# Texte du document
* * * * * * *

Prof. Jean Laforest Visené

A la Faculté des Sciences Humaines (FASCH) de l’Université d’Etat d’Haïti (UEH) il y a, à la fois, un Département de Sociologie et un Département de Service social. Quel est le sens de l’existence de ces deux départements, si la formation sociologique dispensée dans cet établissement aurait comme principale finalité : L’interventionnisme social[1] ?  Quel serait, alors, les lignes de détermination des responsabilités et des champs de compétences entre les travailleurs sociaux et les sociologues formés à la FASCH ? En référence à la mission de l’Université, ne doit-on pas plutôt argumenter que cette dualité départementale répond à un besoin de complémentarité : « Recherche et service à la communauté »? 

J’ai suivi avec beaucoup d’intérêt le débat initié sur ce que devrait être la sociologie haïtienne. Des critiques sévères sont adressées, à tort ou à raison, aux sociologues haïtiens en ce qui concerne la contribution de leur recherche à la compréhension des problèmes sociaux du pays. L’enseignement universitaire dans le domaine de la sociologie est aussi coté négativement. Un aspect du débat qui a particulièrement retenu mon attention et certainement, celle des lecteurs avisés est celui de la mission de la sociologie. Quel que soit l’espace considéré, la sociologie a-t-elle une mission d’activisme social et/ou de gardienne des cités ? Quels sont les risques pour le développement de la sociologie haïtienne, si l’on ne fait une démarcation entre science et politique / idéologie ? En quoi un verbalisme délibéré et irrespectueux à l’égard de la sociologie haïtienne peut-il aider à la construction d’un discours sociologique en Haïti ? Autant de questions qui mériteraient d’être élucidées.

Pour faire le point sur l’indexation de la sociologie haïtienne, je porterai un regard critique sur le principe de neutralité axiologique initié au début de la sociologie. Ensuite, j’exposerai les limites de cette neutralité axiologique. Enfin, je prospecterai la sociologie comme terrain de bataille politique et d’insertion sur le marché du travail. Bien avant, abordons l’éventualité de l’existence d’une sociologie haïtienne.

1.      Existe-il une sociologie haïtienne ?

* * * * * * *

# Lignes de contour
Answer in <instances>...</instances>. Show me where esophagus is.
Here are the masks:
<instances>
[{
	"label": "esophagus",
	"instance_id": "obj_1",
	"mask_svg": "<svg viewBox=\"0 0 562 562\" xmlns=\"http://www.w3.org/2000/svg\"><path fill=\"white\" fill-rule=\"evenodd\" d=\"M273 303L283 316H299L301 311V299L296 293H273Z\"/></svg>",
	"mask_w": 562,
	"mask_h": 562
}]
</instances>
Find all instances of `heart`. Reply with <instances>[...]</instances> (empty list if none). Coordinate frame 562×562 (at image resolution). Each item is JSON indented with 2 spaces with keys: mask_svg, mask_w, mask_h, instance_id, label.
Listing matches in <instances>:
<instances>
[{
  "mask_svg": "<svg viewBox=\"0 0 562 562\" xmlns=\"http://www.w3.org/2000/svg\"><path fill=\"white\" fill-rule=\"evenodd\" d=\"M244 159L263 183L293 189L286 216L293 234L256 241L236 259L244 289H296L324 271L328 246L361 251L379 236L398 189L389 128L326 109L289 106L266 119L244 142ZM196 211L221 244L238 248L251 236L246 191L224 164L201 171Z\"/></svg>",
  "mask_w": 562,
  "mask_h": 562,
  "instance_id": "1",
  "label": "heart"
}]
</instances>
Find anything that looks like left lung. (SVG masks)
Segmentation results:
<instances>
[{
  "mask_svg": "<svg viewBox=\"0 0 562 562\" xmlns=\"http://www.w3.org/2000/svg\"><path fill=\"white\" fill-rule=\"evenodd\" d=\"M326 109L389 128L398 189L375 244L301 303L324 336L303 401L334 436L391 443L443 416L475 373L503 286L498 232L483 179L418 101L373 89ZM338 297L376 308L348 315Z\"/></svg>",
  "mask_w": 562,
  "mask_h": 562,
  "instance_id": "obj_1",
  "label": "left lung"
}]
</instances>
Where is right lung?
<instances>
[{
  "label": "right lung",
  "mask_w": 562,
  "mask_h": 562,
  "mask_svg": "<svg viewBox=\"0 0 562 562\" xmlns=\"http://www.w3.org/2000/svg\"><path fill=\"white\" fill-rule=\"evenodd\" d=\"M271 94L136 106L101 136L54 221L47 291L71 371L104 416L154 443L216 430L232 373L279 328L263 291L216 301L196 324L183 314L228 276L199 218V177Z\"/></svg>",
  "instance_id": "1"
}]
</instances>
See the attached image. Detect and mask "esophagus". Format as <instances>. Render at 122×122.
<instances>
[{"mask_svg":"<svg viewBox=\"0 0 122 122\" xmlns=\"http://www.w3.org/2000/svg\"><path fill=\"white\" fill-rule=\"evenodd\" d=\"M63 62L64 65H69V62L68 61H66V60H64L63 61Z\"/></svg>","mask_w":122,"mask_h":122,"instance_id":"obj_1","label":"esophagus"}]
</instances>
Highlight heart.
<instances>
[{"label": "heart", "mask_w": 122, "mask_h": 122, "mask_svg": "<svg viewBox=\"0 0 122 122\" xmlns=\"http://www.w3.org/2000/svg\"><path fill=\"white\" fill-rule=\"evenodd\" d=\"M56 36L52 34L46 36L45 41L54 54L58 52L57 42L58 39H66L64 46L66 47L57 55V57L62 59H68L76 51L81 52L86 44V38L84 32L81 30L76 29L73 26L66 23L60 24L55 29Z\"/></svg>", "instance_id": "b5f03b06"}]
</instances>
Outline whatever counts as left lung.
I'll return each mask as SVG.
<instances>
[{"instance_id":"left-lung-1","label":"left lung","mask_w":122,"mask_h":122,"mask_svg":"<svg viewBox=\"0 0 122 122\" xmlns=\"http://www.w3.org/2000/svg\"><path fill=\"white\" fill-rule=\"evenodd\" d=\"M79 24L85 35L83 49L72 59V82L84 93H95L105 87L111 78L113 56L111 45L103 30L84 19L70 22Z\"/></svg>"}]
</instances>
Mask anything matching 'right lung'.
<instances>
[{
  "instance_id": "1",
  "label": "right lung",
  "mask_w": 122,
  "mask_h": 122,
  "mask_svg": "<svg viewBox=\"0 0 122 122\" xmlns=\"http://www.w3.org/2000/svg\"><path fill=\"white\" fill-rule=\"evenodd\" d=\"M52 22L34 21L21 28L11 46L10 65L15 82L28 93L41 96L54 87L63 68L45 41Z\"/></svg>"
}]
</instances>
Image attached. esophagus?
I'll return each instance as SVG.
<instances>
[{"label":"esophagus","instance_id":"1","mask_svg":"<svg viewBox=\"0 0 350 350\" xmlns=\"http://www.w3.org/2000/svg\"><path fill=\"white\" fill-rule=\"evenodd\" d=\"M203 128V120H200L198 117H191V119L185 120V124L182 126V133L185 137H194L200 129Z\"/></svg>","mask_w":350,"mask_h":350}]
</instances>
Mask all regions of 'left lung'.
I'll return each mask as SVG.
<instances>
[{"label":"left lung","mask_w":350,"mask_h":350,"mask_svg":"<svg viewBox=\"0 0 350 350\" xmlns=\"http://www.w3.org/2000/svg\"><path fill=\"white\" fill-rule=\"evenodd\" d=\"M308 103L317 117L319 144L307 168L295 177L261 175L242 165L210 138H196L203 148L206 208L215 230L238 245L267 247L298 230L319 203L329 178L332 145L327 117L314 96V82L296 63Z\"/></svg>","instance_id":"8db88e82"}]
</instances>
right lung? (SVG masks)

* * * * * * *

# Consignes
1 > Extrayez du texte sur la sociologie haïtienne le passage qui commence par « Pour faire le » et se termine par « une sociologie haïtienne ? ».
2 > Selon le texte sur la sociologie haïtienne, dans quel but un regard critique est-il annoncé sur le principe de neutralité axiologique ? Répondez en une à trois phrases.
Les lignes n'interviennent d'aucune manière dans ces consignes.

# Réponses rédigées
1 >
Pour faire le point sur l’indexation de la sociologie haïtienne, je porterai un regard critique sur le principe de neutralité axiologique initié au début de la sociologie. Ensuite, j’exposerai les limites de cette neutralité axiologique. Enfin, je prospecterai la sociologie comme terrain de bataille politique et d’insertion sur le marché du travail. Bien avant, abordons l’éventualité de l’existence d’une sociologie haïtienne.

1.      Existe-il une sociologie haïtienne ?

2 > Ce regard critique vise à faire le point sur l'indexation de la sociologie haïtienne. Il ouvre une démarche qui expose ensuite les limites de cette neutralité axiologique. Elle envisage enfin la sociologie comme terrain de bataille politique et d'insertion sur le marché du travail.